▶ **WHAT TO DO**
Output an exact reproduction of the data.

Source data:
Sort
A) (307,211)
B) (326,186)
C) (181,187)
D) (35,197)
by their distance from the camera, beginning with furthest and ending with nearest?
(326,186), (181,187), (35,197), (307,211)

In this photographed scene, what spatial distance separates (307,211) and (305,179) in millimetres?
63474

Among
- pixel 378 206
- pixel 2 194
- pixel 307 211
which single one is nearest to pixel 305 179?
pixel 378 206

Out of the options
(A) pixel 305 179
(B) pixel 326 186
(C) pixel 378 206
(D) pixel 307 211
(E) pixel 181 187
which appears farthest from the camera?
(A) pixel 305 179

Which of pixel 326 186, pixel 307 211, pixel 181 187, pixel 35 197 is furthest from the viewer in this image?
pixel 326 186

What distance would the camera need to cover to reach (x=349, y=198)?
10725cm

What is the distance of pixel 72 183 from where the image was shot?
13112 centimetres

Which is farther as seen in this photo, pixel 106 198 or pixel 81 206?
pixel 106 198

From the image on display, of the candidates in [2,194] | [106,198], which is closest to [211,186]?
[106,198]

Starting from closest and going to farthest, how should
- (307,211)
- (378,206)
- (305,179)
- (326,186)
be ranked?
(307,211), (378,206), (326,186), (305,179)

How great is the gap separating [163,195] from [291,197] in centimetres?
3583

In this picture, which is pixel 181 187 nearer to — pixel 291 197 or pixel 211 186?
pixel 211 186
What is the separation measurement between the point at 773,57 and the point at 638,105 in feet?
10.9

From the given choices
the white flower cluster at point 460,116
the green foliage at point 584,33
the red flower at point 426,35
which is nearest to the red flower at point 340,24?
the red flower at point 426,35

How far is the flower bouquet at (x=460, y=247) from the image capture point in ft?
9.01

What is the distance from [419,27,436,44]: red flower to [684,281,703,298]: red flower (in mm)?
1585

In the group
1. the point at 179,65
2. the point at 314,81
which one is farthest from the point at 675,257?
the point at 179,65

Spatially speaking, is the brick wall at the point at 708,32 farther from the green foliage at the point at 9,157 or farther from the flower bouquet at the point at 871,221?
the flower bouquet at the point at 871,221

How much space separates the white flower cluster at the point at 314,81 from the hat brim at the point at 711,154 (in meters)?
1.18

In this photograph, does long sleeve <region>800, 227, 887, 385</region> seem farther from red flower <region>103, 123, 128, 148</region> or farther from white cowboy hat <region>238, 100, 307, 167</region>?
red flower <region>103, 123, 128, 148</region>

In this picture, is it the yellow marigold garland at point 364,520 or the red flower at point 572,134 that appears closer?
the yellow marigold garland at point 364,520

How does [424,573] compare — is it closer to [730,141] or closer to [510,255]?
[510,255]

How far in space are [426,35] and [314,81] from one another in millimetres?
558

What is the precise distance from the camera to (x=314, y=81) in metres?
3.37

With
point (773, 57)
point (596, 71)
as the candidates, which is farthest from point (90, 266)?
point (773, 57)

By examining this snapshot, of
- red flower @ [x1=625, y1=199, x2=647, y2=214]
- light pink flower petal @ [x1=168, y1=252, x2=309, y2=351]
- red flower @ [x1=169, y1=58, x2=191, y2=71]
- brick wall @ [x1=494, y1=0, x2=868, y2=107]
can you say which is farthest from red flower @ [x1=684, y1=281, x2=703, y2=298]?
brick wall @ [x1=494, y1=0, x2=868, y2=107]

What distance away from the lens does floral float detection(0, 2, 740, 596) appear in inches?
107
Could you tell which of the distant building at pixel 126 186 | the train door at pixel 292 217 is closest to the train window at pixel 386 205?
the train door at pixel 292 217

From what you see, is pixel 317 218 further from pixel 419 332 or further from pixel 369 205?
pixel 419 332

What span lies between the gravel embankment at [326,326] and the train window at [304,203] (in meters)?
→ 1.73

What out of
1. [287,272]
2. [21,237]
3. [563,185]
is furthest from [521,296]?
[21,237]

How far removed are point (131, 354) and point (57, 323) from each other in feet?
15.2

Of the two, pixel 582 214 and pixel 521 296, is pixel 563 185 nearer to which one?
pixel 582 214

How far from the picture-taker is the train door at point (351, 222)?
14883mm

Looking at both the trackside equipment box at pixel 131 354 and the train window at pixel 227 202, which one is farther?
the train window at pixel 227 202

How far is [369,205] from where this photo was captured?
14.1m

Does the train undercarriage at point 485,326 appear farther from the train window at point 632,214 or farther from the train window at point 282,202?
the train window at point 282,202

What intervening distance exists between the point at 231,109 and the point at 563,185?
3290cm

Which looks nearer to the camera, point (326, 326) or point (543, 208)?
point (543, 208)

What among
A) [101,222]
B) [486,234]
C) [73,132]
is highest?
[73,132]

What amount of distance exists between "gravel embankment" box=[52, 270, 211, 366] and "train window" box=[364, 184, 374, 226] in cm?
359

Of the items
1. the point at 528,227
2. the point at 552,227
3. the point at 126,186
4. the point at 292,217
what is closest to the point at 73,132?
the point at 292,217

▶ **SOLVED EXERCISE**
Sort
A) (307,211)
B) (326,186)
C) (181,187)
D) (35,197)
by their distance from the camera, beginning with furthest and ending with nearest?
(326,186), (181,187), (35,197), (307,211)

In this photographed scene, what spatial distance separates (307,211) and (305,179) in millimetres?
63474

Among
- pixel 378 206
- pixel 2 194
- pixel 307 211
which single one is nearest to pixel 305 179?
pixel 378 206

Out of the options
(A) pixel 305 179
(B) pixel 326 186
(C) pixel 378 206
(D) pixel 307 211
(E) pixel 181 187
which appears farthest from the camera?
(A) pixel 305 179

Which of pixel 326 186, pixel 307 211, pixel 181 187, pixel 35 197 is furthest from the viewer in this image?
pixel 326 186

What distance would the camera need to cover to reach (x=349, y=198)?
10725cm

What is the distance of pixel 72 183 from where the image was shot?
13112 centimetres

Which is farther as seen in this photo, pixel 106 198 or pixel 81 206?
pixel 106 198

From the image on display, of the candidates in [2,194] | [106,198], which is closest to [211,186]?
[106,198]

Starting from closest and going to farthest, how should
- (307,211)
- (378,206)
- (305,179)
- (326,186)
be ranked?
(307,211), (378,206), (326,186), (305,179)

How great is the gap separating [163,195] from [291,197] in centimetres?
3583

In this picture, which is pixel 181 187 nearer to — pixel 291 197 or pixel 211 186?
pixel 211 186
What is the separation measurement between the point at 773,57 and the point at 638,105 in feet?
10.9

From the given choices
the white flower cluster at point 460,116
the green foliage at point 584,33
the red flower at point 426,35
which is nearest to the red flower at point 340,24?
the red flower at point 426,35

How far is the flower bouquet at (x=460, y=247) from the image capture point in ft?
9.01

What is the distance from [419,27,436,44]: red flower to [684,281,703,298]: red flower (in mm)?
1585

In the group
1. the point at 179,65
2. the point at 314,81
which one is farthest from the point at 675,257?
the point at 179,65

Spatially speaking, is the brick wall at the point at 708,32 farther from the green foliage at the point at 9,157 or farther from the flower bouquet at the point at 871,221?
the flower bouquet at the point at 871,221

How much space separates the white flower cluster at the point at 314,81 from the hat brim at the point at 711,154 (in meters)?
1.18

In this photograph, does long sleeve <region>800, 227, 887, 385</region> seem farther from red flower <region>103, 123, 128, 148</region> or farther from white cowboy hat <region>238, 100, 307, 167</region>?
red flower <region>103, 123, 128, 148</region>

In this picture, is it the yellow marigold garland at point 364,520 or the red flower at point 572,134 that appears closer?
the yellow marigold garland at point 364,520

How does [424,573] compare — is it closer to [730,141] or closer to [510,255]?
[510,255]

How far in space are [426,35] and [314,81] from one another in millimetres?
558

What is the precise distance from the camera to (x=314, y=81) in metres?
3.37

With
point (773, 57)
point (596, 71)
as the candidates, which is farthest from point (90, 266)?
point (773, 57)

By examining this snapshot, of
- red flower @ [x1=625, y1=199, x2=647, y2=214]
- light pink flower petal @ [x1=168, y1=252, x2=309, y2=351]
- red flower @ [x1=169, y1=58, x2=191, y2=71]
- brick wall @ [x1=494, y1=0, x2=868, y2=107]
can you say which is farthest from red flower @ [x1=684, y1=281, x2=703, y2=298]?
brick wall @ [x1=494, y1=0, x2=868, y2=107]

What distance away from the lens does floral float detection(0, 2, 740, 596) appear in inches?
107
Could you tell which of the distant building at pixel 126 186 | the train door at pixel 292 217 is closest to the train window at pixel 386 205?
the train door at pixel 292 217

From what you see, is pixel 317 218 further from pixel 419 332 or further from pixel 369 205?
pixel 419 332

What span lies between the gravel embankment at [326,326] and the train window at [304,203] (in meters)?
→ 1.73

What out of
1. [287,272]
2. [21,237]
3. [563,185]
is furthest from [521,296]?
[21,237]

How far removed are point (131, 354) and point (57, 323) from each other in feet?
15.2

Of the two, pixel 582 214 and pixel 521 296, is pixel 563 185 nearer to which one?
pixel 582 214

How far from the picture-taker is the train door at point (351, 222)?
14883mm

Looking at both the trackside equipment box at pixel 131 354 and the train window at pixel 227 202, which one is farther?
the train window at pixel 227 202

How far is [369,205] from where this photo was captured?
14.1m

Does the train undercarriage at point 485,326 appear farther from the train window at point 632,214 or farther from the train window at point 282,202?
the train window at point 282,202

What intervening distance exists between the point at 231,109 and the point at 563,185?
3290cm

Which looks nearer to the camera, point (326, 326) or point (543, 208)?
point (543, 208)

What among
A) [101,222]
B) [486,234]
C) [73,132]
is highest?
[73,132]

What amount of distance exists between "gravel embankment" box=[52, 270, 211, 366] and "train window" box=[364, 184, 374, 226] in cm?
359

Of the items
1. the point at 528,227
2. the point at 552,227
3. the point at 126,186
4. the point at 292,217
what is closest to the point at 73,132?
the point at 292,217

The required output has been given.